Nothing I can do about that, but see post 15. I also found this on my first attempt, so it's not obscure info. Go to the page to read the backgroung--the man quoted is specifically named as one of those whose paper was turned over. That the names change all the time should tell you something's fishy:
http://urbanlegends.about.com/library/weekly/aa110399b.htm
There's no disputing that Jane Fonda toured North Vietnam, propagandized on behalf of the communists, and participated in an orchestrated "press conference" with American POWs in 1972. There's no denying that she defamed POWs by whitewashing the Viet Cong's treatment of them and later calling them liars when they spoke out.

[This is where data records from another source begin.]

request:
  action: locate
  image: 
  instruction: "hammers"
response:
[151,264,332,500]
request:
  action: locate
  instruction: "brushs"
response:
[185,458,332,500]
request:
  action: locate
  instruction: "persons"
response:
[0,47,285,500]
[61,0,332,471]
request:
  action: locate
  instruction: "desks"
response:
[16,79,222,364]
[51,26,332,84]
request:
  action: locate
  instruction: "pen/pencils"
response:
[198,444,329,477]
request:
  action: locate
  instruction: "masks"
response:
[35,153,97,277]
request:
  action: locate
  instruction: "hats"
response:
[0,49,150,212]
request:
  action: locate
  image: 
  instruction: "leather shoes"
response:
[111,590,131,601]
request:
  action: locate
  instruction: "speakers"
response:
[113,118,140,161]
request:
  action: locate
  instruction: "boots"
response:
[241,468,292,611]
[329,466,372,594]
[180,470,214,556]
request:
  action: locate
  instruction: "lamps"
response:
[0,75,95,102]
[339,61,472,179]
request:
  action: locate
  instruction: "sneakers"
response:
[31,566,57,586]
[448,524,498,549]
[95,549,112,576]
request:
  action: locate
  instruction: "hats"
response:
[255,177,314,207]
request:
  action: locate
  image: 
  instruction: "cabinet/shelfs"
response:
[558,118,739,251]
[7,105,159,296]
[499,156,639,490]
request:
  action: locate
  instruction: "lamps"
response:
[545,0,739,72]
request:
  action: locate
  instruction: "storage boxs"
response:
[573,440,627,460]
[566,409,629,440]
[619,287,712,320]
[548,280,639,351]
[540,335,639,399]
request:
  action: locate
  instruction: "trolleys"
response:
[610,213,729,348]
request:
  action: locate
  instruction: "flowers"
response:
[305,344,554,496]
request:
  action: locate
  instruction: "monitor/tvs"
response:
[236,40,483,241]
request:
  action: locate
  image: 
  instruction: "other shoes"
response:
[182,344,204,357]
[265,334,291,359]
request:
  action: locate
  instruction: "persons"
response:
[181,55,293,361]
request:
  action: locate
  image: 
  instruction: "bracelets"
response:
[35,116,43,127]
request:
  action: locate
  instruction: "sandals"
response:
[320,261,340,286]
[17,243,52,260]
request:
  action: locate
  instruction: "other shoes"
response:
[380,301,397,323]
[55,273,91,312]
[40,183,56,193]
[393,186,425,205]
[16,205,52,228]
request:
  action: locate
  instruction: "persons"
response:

But how true are the further allegations in these email rumors? Let's examine their veracity point by point, beginning with the most serious:
Claim: Fonda betrayed POWs by turning over slips of paper they gave her to their captors. POWs were beaten and died as a result.
Status: FALSE. "It's a figment of somebody's imagination," says Ret. Col. Larry Carrigan, whom I reached by phone at his home in Arizona. Carrigan, who was shot down over North Vietnam in 1967, says he has no idea why this story was attributed to him. "I never met Jane Fonda," he told me. It goes without saying he never handed her a secret message.
He said he did see Jane Fonda once while he was a POW on film. The occasion was a night when Carrigan and the other 80 or so men he was interned with were called out into the prison courtyard "the first time we'd been outside under the stars in 5 or 6 years." As the men stood there wondering what was in store for them, a movie projector began whirring behind them. Their captors were showing them footage of Fonda's 1972 visit to Hanoi.
It really doesn't matter. Jane Fonda assured the world that our guys were being treated according to the Rules of War when in fact they were being beaten, tortured and killed. She should have been put in chains.